Ahmet Turan Alkan.net Gayriresmi Ahmet Turan Alkan Sitesi

Kitaba en çok yaraşan, elbette ilk plânda güzel bir ciltle kapaklanmış olmasıdır. Cildin sırt kısmı işlenmiş ince keçi derisinden "tambura" adı verilen oval bir şekilde olur ki, sayfaları açılıp masa üstüne bırakıldığında kitap açık kalabilsin.

Bir kitaptan bahsediyorsak eğer, büyük ihtimâlle kitabın içinde yazılı şeyleri konu ediyoruz demektir; yani "kitap" demekle zarfı değil mazrufu kasdederiz. Nâdiren kitabın kağıt cinsi, sırt tutkalı, kapak kompozisyonu, sayfa düzeni veya kitapta kullanılan harf karakteri (font) dikkatimizi çeker; halbuki bir kitapsever için kitap sadece okunacak bir nesne değil, aynı zamanda bir kolleksiyon nesnesi olduğu için onun fiziki özellikleri de göz önüne tutulması gereken bir ayrıntıdır.

Kitabın bir de zarfı vardır; yani elle tutulan, gözle görülen kısmı; kitap o aksâmıyla da güzeldir, daha doğrusu güzelliği hak eder. Kitap estetiği dediğimiz şey.

Kitaba en çok yaraşan, elbette ilk plânda güzel bir ciltle kapaklanmış olmasıdır. Cildin sırt kısmı işlenmiş ince keçi derisinden "tambura" adı verilen oval bir şekilde olur ki, sayfaları açılıp masa üstüne bırakıldığında kitap açık kalabilsin. Bu iş için forma dikişi de önemlidir. Kezâ cilt kapaklarının mukavva kısmı zamanla içe veya dışa doğru mukavves bir tarzda kıvrılmamalı, düz kalmalıdır.
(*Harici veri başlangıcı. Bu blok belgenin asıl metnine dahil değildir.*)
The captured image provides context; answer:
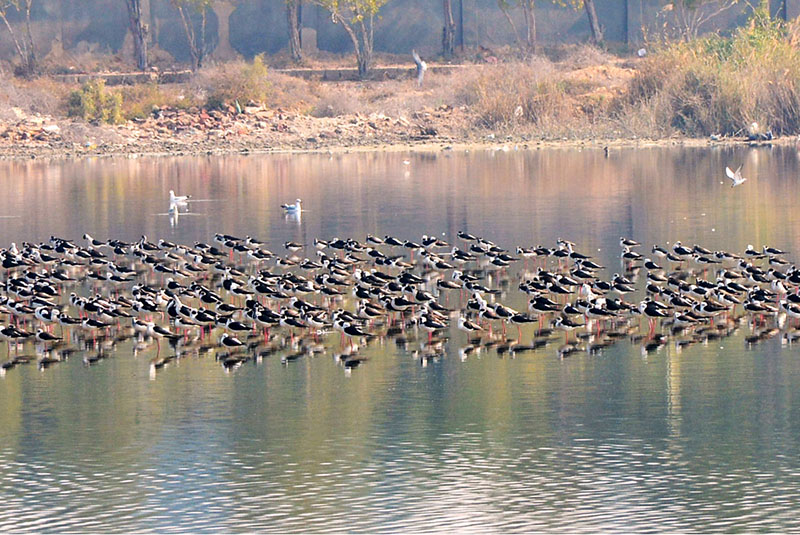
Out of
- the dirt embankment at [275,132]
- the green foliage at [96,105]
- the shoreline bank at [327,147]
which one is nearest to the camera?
the shoreline bank at [327,147]

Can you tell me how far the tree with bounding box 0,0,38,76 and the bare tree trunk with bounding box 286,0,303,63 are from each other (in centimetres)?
1236

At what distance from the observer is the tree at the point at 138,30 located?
7769 cm

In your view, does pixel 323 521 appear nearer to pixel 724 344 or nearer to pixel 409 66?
pixel 724 344

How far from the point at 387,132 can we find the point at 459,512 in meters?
53.4

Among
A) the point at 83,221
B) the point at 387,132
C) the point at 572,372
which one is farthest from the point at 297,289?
the point at 387,132

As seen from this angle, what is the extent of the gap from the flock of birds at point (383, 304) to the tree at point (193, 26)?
4943 cm

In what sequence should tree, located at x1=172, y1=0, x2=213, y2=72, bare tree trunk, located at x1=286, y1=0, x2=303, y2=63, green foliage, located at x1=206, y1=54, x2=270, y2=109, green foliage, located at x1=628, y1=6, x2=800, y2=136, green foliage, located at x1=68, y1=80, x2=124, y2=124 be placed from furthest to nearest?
bare tree trunk, located at x1=286, y1=0, x2=303, y2=63, tree, located at x1=172, y1=0, x2=213, y2=72, green foliage, located at x1=206, y1=54, x2=270, y2=109, green foliage, located at x1=68, y1=80, x2=124, y2=124, green foliage, located at x1=628, y1=6, x2=800, y2=136

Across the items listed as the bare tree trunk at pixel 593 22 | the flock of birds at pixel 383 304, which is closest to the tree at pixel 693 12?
the bare tree trunk at pixel 593 22

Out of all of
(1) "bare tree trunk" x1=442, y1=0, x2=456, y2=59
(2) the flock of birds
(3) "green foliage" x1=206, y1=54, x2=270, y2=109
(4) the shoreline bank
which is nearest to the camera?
(2) the flock of birds

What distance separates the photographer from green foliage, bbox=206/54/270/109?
228 ft

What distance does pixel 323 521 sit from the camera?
14.4 meters

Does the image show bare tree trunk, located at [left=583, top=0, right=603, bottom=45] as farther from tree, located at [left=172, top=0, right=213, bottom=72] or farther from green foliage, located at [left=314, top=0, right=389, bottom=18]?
tree, located at [left=172, top=0, right=213, bottom=72]

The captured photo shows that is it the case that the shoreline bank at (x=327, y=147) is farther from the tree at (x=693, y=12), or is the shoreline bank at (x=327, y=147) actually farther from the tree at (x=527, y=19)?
the tree at (x=527, y=19)

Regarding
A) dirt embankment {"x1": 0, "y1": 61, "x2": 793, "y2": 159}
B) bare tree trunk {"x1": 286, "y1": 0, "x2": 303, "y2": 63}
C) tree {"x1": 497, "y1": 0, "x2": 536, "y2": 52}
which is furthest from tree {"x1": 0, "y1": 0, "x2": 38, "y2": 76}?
tree {"x1": 497, "y1": 0, "x2": 536, "y2": 52}
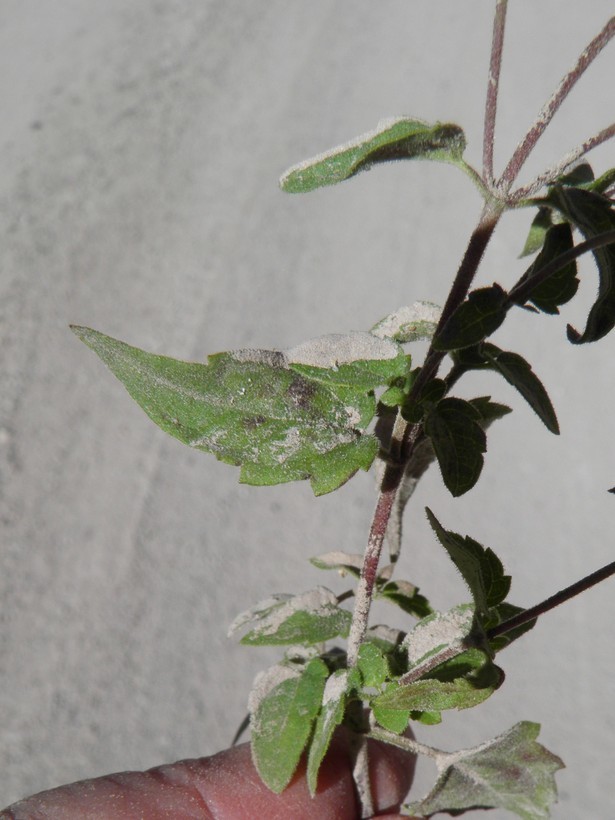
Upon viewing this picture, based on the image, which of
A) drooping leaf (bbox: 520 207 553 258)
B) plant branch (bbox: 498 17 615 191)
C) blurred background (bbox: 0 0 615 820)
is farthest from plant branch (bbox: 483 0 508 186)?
blurred background (bbox: 0 0 615 820)

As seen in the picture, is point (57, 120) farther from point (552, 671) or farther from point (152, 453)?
point (552, 671)

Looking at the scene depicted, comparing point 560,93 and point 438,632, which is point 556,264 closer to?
point 560,93

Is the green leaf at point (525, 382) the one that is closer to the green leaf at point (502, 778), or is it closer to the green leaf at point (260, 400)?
the green leaf at point (260, 400)

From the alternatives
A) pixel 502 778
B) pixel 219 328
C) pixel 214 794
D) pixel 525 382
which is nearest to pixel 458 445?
pixel 525 382

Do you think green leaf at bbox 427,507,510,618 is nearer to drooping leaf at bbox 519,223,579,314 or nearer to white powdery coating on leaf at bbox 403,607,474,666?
white powdery coating on leaf at bbox 403,607,474,666

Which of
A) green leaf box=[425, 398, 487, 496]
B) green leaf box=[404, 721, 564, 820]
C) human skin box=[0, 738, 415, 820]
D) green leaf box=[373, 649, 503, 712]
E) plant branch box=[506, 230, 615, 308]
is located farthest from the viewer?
human skin box=[0, 738, 415, 820]

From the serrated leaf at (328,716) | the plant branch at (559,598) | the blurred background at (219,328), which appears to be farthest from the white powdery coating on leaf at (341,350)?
the blurred background at (219,328)

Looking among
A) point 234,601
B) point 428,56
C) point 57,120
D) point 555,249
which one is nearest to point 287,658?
point 555,249
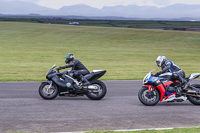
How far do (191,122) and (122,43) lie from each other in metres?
42.0

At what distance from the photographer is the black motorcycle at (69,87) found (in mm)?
11023

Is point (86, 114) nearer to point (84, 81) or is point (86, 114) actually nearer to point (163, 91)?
point (84, 81)

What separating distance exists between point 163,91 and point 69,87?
310 centimetres

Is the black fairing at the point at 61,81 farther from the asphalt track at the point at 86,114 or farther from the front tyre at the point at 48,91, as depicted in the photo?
the asphalt track at the point at 86,114

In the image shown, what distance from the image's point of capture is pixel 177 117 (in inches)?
338

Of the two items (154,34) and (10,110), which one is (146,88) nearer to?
(10,110)

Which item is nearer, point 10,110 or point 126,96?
point 10,110

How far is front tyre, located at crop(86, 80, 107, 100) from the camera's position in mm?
11078

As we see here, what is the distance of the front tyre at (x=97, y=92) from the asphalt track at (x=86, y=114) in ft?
0.69

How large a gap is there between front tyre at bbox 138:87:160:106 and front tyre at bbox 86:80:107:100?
1480 mm

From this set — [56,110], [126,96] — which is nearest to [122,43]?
[126,96]

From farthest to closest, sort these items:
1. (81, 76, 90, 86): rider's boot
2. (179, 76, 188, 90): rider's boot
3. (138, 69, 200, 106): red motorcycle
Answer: (81, 76, 90, 86): rider's boot → (179, 76, 188, 90): rider's boot → (138, 69, 200, 106): red motorcycle

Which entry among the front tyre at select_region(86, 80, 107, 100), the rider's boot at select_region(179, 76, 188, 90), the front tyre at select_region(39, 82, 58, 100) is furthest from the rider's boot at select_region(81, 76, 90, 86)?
the rider's boot at select_region(179, 76, 188, 90)

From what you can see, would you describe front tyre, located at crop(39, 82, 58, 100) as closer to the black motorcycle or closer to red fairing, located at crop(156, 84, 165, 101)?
the black motorcycle
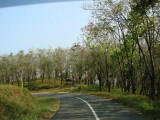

Osmanlılar bu yüzden kitaplarını bizim gibi dikine değil, bütün yan yüzeyi rafa değecek biçimde yan istiflemeyi tercih ederlerdi ve Osmanlılar kitap kadri bilir her topluluk gibi seyri insana değişik bir haz veren güzellikte enfes ciltler imâl etmişlerdi; erbâbının mâlumudur, klasik tarzda yapılmış bir Osmanlı cildi, sade görüntüsüne rağmen vakur bir zevkin mâmulü olarak başlıbaşına bir sanat eseridir. Genç kuşaklara sadece kitap okuma zevkini değil, bizatihi kitap zevkini telkin etmek, ne kadar pratikten uzak bir ayrıntı gibi görünüyor; ama medeniyet denilen birikim, böyle ayrıntıların farkına varılıp yeniden üretilmesiyle varlığını koruyabilecektir. Öyleyse şu sualle karşı karşıyayız: Bir gence, kitaplığımızdaki hangi kitabı, "İşte güzel bir kitabın dış görünüşü böyle olur!" diye misâl gösterebilecek durumdayız?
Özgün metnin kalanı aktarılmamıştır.